• **Exercise brief**
From the line with "How far from the viewer's" to the final line of the records, reproduce every line exactly and only those lines.

• **Source records**
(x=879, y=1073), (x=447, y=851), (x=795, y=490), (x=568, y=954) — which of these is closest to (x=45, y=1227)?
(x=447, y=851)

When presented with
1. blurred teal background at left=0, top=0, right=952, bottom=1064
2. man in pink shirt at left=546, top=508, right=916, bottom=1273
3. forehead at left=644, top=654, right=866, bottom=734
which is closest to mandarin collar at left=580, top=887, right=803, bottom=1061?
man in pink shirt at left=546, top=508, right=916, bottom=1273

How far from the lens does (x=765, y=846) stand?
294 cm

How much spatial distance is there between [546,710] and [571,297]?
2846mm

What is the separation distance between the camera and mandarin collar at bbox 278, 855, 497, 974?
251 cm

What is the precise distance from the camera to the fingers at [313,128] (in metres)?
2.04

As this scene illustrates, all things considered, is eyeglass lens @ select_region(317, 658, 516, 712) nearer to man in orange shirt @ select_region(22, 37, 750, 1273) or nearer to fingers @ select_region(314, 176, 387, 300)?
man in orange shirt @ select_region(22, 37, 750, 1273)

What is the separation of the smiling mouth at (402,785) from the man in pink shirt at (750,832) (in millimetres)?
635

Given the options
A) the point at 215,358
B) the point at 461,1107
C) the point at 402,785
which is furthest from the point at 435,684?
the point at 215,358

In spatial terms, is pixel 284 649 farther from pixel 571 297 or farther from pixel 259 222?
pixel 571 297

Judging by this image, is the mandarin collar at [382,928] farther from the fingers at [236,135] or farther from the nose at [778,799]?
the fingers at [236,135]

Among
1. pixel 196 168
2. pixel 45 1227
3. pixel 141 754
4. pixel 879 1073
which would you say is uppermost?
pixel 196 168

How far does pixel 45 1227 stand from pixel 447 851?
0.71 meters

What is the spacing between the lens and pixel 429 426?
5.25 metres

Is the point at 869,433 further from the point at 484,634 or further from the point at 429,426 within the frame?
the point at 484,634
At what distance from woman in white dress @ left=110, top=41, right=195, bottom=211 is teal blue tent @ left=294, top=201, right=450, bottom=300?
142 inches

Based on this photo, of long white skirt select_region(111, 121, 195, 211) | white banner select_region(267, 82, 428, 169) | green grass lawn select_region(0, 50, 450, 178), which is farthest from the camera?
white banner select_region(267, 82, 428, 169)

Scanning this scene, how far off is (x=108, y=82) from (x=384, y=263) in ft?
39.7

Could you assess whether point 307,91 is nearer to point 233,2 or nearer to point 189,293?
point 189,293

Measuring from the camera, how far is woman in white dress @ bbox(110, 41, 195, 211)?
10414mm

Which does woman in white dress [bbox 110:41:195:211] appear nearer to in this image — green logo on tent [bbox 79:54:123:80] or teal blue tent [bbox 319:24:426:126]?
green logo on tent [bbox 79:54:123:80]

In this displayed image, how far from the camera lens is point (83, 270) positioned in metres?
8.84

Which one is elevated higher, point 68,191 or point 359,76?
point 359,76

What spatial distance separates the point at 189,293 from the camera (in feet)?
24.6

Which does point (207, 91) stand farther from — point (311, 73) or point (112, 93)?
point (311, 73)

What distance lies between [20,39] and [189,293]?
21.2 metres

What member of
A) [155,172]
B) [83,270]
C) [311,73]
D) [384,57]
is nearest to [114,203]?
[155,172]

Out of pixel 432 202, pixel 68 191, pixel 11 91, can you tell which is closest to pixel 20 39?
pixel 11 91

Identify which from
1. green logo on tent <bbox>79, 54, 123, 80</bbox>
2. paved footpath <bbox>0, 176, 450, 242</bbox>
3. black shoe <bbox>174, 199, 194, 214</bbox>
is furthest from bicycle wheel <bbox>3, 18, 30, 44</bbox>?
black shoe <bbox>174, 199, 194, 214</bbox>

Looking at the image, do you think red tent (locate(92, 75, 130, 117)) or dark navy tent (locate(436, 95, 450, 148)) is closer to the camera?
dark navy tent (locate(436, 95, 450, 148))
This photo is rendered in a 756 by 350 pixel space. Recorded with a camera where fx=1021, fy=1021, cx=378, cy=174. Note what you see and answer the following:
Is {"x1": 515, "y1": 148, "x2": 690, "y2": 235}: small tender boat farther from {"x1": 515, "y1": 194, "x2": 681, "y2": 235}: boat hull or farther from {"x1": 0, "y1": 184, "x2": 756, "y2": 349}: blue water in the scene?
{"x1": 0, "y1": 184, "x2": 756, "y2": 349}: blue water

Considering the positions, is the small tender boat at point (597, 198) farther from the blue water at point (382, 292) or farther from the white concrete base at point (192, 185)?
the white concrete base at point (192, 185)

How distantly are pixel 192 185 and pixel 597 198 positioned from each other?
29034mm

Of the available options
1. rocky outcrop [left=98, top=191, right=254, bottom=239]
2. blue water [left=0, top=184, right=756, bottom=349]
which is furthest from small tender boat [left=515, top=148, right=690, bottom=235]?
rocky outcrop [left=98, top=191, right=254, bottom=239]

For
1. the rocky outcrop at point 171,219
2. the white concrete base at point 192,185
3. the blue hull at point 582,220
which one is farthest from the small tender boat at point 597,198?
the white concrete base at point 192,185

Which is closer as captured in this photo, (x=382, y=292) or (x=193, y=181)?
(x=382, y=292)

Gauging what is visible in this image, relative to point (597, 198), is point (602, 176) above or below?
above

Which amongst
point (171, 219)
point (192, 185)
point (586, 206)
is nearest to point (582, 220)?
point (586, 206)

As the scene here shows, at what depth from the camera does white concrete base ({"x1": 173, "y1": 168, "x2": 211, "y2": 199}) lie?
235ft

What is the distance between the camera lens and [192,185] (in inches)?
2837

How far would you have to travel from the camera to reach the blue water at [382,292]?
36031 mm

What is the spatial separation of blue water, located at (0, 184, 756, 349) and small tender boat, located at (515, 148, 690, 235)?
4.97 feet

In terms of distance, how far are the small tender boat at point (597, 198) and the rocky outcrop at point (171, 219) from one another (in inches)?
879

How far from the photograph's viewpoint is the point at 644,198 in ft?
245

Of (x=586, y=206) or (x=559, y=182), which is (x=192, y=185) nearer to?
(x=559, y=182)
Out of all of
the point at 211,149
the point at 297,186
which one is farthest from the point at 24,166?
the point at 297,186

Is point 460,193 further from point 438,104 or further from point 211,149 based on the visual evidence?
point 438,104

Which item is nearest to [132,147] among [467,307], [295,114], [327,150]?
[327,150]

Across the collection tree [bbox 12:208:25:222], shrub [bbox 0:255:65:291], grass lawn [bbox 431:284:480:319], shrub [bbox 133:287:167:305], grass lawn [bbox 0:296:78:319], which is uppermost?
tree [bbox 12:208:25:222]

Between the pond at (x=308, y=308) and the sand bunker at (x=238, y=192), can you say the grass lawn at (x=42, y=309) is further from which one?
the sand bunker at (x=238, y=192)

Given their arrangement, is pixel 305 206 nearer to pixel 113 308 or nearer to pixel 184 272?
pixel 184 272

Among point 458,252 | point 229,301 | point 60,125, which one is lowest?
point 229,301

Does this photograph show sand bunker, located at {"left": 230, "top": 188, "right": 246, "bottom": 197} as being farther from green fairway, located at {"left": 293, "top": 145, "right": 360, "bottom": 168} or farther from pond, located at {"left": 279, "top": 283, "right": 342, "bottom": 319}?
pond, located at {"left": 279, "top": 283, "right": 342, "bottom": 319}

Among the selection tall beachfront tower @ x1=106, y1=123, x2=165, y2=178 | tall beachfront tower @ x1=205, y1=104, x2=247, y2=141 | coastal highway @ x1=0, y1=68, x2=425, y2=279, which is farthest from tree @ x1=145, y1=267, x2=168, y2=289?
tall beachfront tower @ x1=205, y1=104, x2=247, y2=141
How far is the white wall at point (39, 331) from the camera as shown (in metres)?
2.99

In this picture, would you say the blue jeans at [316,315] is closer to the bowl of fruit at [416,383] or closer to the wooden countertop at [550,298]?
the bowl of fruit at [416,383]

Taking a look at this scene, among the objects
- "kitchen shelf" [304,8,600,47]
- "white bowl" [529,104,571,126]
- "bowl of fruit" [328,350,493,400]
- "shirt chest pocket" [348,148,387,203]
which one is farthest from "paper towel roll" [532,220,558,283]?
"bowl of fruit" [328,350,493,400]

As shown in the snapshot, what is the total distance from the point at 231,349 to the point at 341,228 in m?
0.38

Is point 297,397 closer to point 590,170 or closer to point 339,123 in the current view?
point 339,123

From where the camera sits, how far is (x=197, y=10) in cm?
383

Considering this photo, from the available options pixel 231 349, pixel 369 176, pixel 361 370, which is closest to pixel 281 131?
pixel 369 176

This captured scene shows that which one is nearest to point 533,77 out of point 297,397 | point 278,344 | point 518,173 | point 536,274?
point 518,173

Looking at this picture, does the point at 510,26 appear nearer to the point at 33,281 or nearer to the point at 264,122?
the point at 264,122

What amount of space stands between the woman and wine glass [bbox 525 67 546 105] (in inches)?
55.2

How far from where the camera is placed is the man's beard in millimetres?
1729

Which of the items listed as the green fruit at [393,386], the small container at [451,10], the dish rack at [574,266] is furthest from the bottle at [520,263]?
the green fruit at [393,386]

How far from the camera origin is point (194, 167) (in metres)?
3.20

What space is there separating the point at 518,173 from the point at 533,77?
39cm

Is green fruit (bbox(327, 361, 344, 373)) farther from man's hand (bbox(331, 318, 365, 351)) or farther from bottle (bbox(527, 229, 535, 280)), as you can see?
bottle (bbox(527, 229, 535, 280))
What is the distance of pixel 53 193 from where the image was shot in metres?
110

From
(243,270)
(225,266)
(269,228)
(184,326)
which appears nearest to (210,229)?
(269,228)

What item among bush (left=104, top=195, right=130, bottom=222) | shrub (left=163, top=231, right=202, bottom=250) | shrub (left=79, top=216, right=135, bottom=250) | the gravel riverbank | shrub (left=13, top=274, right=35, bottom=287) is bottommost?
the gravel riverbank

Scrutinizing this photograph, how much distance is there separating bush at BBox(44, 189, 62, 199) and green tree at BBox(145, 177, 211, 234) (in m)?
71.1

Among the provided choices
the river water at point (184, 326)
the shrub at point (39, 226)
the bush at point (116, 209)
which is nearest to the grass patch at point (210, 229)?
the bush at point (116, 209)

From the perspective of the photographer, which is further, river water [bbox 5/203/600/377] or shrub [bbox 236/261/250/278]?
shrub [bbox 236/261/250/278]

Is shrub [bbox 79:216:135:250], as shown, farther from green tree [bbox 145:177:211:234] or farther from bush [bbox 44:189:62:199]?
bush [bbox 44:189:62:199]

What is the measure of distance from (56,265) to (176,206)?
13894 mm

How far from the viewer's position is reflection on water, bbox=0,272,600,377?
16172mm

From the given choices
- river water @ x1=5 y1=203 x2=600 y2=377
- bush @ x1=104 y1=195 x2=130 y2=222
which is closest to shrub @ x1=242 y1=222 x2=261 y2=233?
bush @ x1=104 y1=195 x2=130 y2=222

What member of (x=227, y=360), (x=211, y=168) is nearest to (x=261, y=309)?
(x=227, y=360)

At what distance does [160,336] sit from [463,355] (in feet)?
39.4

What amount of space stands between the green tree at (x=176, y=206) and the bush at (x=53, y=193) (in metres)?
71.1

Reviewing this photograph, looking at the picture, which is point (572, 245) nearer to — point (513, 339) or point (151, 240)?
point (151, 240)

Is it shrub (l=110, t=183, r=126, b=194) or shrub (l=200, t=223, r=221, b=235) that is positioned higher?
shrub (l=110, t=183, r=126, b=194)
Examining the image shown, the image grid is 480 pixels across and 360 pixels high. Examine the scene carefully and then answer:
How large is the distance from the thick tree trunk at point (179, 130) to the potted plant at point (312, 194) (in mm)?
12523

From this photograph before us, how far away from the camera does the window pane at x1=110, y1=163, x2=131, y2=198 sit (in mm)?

• **Correct output**
How far from the viewer's position is reflection on water, bbox=0,272,600,377?
16172mm

From the given choices
- river water @ x1=5 y1=203 x2=600 y2=377
- bush @ x1=104 y1=195 x2=130 y2=222
which is closest to shrub @ x1=242 y1=222 x2=261 y2=233?
bush @ x1=104 y1=195 x2=130 y2=222

What member of (x=227, y=360), (x=211, y=168) is nearest to (x=261, y=309)?
(x=227, y=360)

At what distance does [160,336] sit from [463,355] (in feet)?
39.4

What amount of space stands between the green tree at (x=176, y=206) and the bush at (x=53, y=193) (in metres)?
71.1

Reviewing this photograph, looking at the picture, which is point (572, 245) nearer to — point (513, 339) or point (151, 240)?
point (151, 240)

Is it shrub (l=110, t=183, r=126, b=194) or shrub (l=200, t=223, r=221, b=235) that is positioned higher?
shrub (l=110, t=183, r=126, b=194)
Examining the image shown, the image grid is 480 pixels across and 360 pixels high. Examine the scene carefully and then answer:
How large is the distance from the thick tree trunk at point (179, 130) to the potted plant at point (312, 194) (in mm)?
12523

From this photograph before us, how far away from the camera does the window pane at x1=110, y1=163, x2=131, y2=198 sit (in mm)?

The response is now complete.